There does appear to be a some relationship between murder and more dense, urban states when looking just at the maps. However, the scatterplot and correlation figure do not support that relationship (at least at the state level).

Variance, covariance and simple linear regressions

Covariance is a measure of how much variables change in unison. It shows the degree to which a change in one variable is related to a change in another variable. If a covariance is positive, that indicates that when they change, they do so in the same direction. If it is negative, the opposite occurs.

Variance is a measure of spread in the observations of a single variable. It indicates how much a variable deviates from its mean value.

In trying to conceive of a line of best fit, it makes sense that one would factor in how much the two variables change in unison. You need to know how changes in the variables coincide. So why include the variance of X? To account for any differences in scale between the two variables. For example, if we wanted to measure how well unemployment predicts GDP historically in the US, we could look at the covariance of the two variables. But one is measured in percentage points, while the other is in the trillions of dollars. To account for that, the covariance(x,y) is divided by the variance of x.

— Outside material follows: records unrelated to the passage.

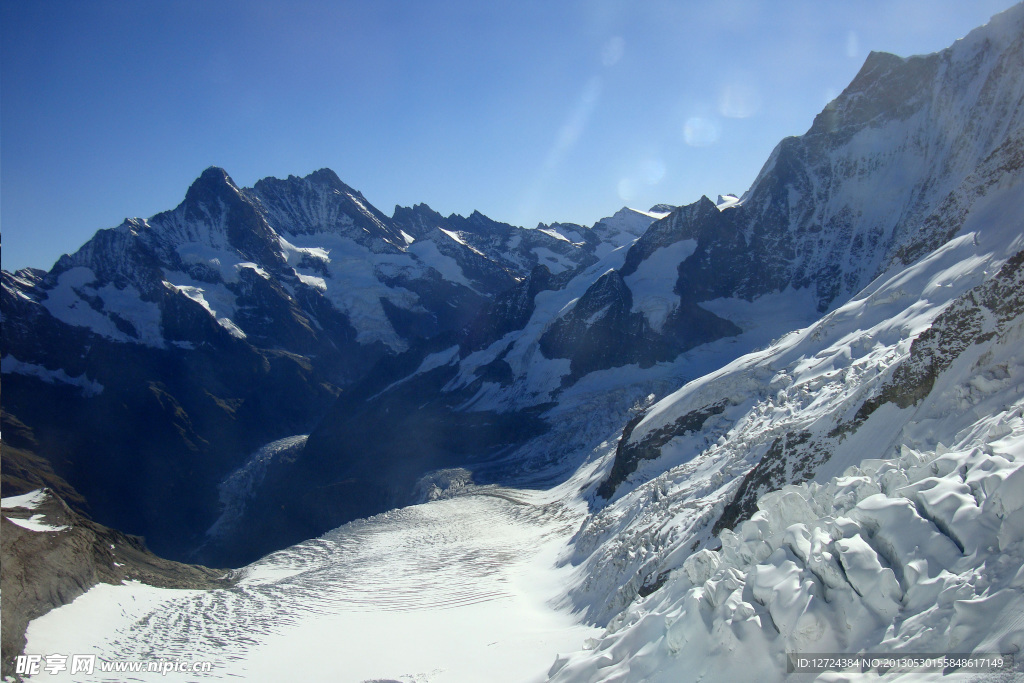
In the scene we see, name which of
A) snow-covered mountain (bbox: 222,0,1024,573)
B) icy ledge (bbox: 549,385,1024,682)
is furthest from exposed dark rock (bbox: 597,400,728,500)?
snow-covered mountain (bbox: 222,0,1024,573)

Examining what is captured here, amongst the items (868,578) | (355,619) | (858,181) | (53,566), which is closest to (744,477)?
(868,578)

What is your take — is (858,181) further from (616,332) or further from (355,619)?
(355,619)

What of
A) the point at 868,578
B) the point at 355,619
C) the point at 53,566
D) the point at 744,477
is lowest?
the point at 355,619

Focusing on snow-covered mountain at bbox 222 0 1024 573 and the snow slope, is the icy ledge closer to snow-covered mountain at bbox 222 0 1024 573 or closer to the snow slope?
the snow slope

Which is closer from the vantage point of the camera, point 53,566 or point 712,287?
point 53,566

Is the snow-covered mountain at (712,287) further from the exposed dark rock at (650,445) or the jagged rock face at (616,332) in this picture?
the exposed dark rock at (650,445)

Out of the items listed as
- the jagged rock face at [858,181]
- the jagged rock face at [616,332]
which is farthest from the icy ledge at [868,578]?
the jagged rock face at [616,332]

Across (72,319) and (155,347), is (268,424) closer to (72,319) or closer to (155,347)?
(155,347)

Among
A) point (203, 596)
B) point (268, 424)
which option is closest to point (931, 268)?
point (203, 596)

cov <- cov(arrests$UrbanPop,arrests$Murder)
var <- var(arrests$UrbanPop)
beta1_manual <- cov/var

beta1_formula <- lm(Murder ~ UrbanPop, data = arrests)

beta1_formula
## 
## Call:
## lm(formula = Murder ~ UrbanPop, data = arrests)
## 
## Coefficients:
## (Intercept)     UrbanPop  
##     6.41594      0.02093
beta1_manual
## [1] 0.02093466

Note that the echo = FALSE parameter was added to the code chunk to prevent printing of the R code that generated the plot.